Tim Giago. Photo courtesy Native Sun News Today

Tim Giago: Native American media faces a perilous future

Notes from Indian Country
Native American media faces a perilous future

Here’s what was happening in the field of Native American media 50 years ago.

Innovators like Gerald One Feather, former president of the Oglala Sioux Tribe, and Tom Katus, a non-Indian who has worked diligently and effectively in the political arena assisting Indian tribes, teamed up to produce a series of television shows on KOTA-TV in Rapid City, South Dakota

The show called “Red White TV Dialog” was short lived, but it opened the door for other Indians to follow. (Let My People Know by James E. Murphy and Sharon M. Murphy)

Forty -three years ago I produced and hosted a weekly television show broadcast on KEVN-TV in Rapid City called “The First Americans.” At the same time a Hunkpapa lady named Harriet Skye was doing a biweekly show on KFRY-TV in Bismarck, North Dakota. Her show, “Indian Country” was the first of its kind in North Dakota.

Up in Montana a Nez Perce Indian named Ron Holt was producing a half-hour show for the Montana Television Network called “Indians in Progress.” His primary audience was the Crow and Northern Cheyenne tribes.

__Listed records__:
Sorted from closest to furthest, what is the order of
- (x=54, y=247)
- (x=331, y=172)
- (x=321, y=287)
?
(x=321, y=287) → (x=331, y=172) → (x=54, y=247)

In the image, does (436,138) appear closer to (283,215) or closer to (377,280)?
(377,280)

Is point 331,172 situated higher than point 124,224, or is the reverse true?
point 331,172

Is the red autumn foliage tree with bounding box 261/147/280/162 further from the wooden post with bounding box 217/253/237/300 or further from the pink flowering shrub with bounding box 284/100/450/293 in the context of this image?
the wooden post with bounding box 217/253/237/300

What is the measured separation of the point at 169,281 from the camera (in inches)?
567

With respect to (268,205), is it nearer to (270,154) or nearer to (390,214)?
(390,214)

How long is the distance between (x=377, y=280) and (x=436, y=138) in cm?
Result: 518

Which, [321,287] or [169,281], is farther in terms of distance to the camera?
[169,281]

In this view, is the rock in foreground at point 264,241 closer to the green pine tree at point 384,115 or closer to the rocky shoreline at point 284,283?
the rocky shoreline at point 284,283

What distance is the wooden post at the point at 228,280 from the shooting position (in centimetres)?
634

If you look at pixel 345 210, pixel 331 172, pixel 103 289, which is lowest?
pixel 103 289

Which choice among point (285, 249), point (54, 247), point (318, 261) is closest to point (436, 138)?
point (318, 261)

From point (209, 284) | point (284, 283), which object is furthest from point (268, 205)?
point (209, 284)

---

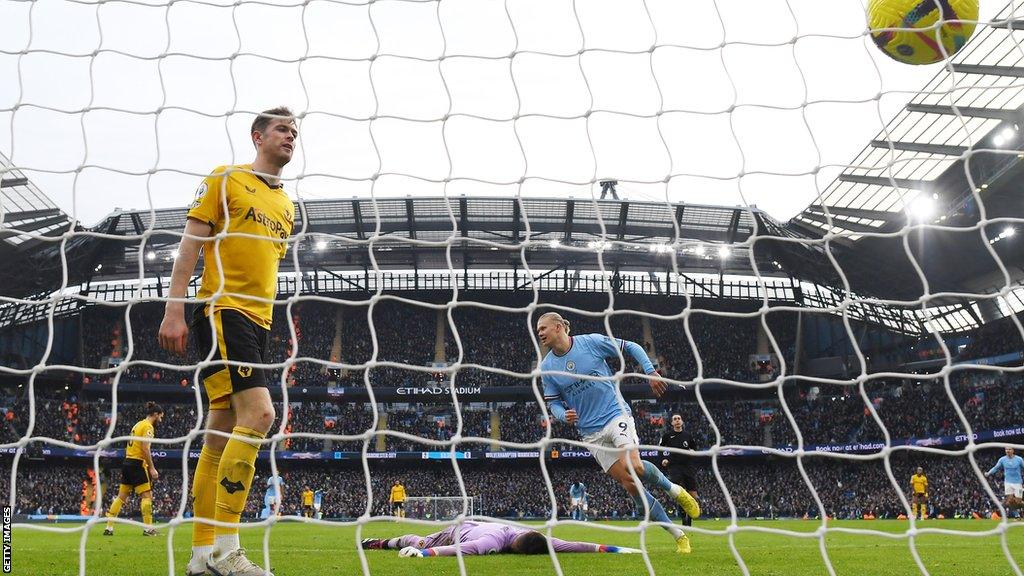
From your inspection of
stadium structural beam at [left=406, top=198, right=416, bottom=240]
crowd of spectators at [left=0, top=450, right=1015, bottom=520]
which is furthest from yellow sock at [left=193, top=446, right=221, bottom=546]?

__Exercise__:
In the excerpt on Native American media, which station in Bismarck, North Dakota, broadcast Harriet Skye's biweekly show?

__Response to the task__:
KFRY-TV